> **Vorliegender Text**
**********

Es zeigt sich, dass sexuelle Übergriffe nicht mehr nur eine Waffe von kriegerischen Milizen sind, sondern auch von Zivilisten eingesetzt wird. Jürgen Hauskeller, Vorstandsmitglied des Vereins „Hilfe für Menschen im Kongo e.V.“, sieht die Rolle der Frau in der DR Kongo massiv unterdrückt: „Ich sehe keine Verbesserung, es wird eher noch schlimmer.“ Der Verein engagiert sich vor allem im Westen des Landes um die Hauptstadt Kinshasa. Hier herrscht kein Krieg, dennoch ist sexualisierte Gewalt Alltag. „In den Waisenhäusern von Kinshasa gibt es viele junge Mädchen, die sogar schon von Jugendlichen vergewaltigt wurden“, erklärt Hauskeller. Der Wille vieler Frauen und Mädchen etwas zu verändern ist groß. Bei der Umfrage in Uvira forderten 86% der Mädchen, dass man Jungen in der Schule beibringen muss, die Mädchen zu respektieren.
Aus Sicht von Maria von Welser interessiere sich die Regierung in Kinshasa viel zu wenig für das Leid der Menschen. Das bestätigt auch eine Befragung der „Havard Humanitarian Initiative“ mit 7730 Personen aus dem Jahr 2019. Nur 4% der Frauen und 12% der Männer hielten den Ost-Kongo für sicher.

**********

> **Aufgaben**
**a)** Wie viel Prozent der Mädchen forderten laut dem Text über sexualisierte Gewalt in der DR Kongo bei der Umfrage in Uvira, dass man Jungen in der Schule beibringen muss, die Mädchen zu respektieren?
**b)** Setzen Sie den Text über sexualisierte Gewalt in der DR Kongo im Anschluss an seinen letzten Satz fort.

> **Datenauszug**

**********

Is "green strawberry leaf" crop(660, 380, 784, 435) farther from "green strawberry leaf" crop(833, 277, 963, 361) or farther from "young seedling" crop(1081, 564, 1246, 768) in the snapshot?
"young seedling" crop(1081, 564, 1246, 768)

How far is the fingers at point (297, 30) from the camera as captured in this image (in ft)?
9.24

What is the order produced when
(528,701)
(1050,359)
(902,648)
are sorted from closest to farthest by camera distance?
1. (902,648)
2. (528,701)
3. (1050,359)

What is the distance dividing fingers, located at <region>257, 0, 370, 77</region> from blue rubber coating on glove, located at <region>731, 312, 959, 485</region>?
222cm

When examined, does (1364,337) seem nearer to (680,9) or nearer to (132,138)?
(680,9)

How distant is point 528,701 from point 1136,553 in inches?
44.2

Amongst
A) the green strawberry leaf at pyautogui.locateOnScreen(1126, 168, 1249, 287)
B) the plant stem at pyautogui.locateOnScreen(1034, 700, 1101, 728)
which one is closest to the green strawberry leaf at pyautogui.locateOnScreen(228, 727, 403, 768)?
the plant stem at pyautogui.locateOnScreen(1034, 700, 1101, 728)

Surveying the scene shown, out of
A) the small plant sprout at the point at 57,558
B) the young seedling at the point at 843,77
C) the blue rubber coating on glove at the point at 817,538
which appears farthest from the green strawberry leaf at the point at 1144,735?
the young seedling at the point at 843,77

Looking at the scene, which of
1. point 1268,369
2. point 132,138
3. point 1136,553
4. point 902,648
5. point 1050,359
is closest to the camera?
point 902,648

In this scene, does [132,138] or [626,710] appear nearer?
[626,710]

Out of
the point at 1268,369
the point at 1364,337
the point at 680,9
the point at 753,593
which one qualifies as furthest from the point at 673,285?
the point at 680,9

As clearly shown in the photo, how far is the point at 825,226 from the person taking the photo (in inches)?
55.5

**********

> **Lösungen**
**a)** 86 Prozent der Mädchen.

**b)**
Um die erschreckenden Zustände in der DR Kongo zu verbessern, leisten viele NGOs wie: „World Vision“, die „Uno-Flüchtlingshilfe“, „Ärzte ohne Grenzen“, „PAIF“ oder „Unicef“ Unterstützung. Doch auch sie stoßen massiv an ihre Grenzen. Mediziner, Psychologen und Juristen werden den Frauen kostenlos zur Verfügung gestellt, doch die Mittel reichen nicht aus. Nur 15% der Opfer erfahren psychologische Unterstützung. Prozesskostenhilfe, um die Täter vor Gericht bringen zu können erhielten im Jahr 2020 nach Angaben von „Ärzte ohne Grenzen“ nur 5%. Viele Opfer kennen ihre Täter sogar, doch ohne die finanziellen Mittel ist eine Verurteilung aussichtslos.
Über allem steht die größte Rettungsmission, die es jemals in der Geschichte der Vereinten Nationen gegeben hat. Die „Mission de l’Organisation des Nations Unies en République
Démocratique du
Congo“ (MONUSCO) wurde 1999 gestartet und läuft bis heute. Zum Einsatz kommen
bewaffnete UN-Truppen. Erschreckend dabei sind allerdings die Inhalte einiger
UN interne Berichte, die im Jahr 2017 von der amerikanischen Nachrichtenagentur
„AP news“ eingesehen werden konnten. Interne UN-Dokumente deuteten in
Einzelfällen sogar auf Vergewaltigungen durch UN-Soldaten hin.
Im April 2019 hat der UN-Sicherheitsrat auf Initiative Deutschlands eine
Resolution gegen sexualisierte Gewalt in Konflikten angenommen. Mit der
Resolution zeigt der Sicherheitsrat seine Entschlossenheit, die
Verantwortlichen für sexualisierte Gewalt stärker zur Rechenschaft zu ziehen.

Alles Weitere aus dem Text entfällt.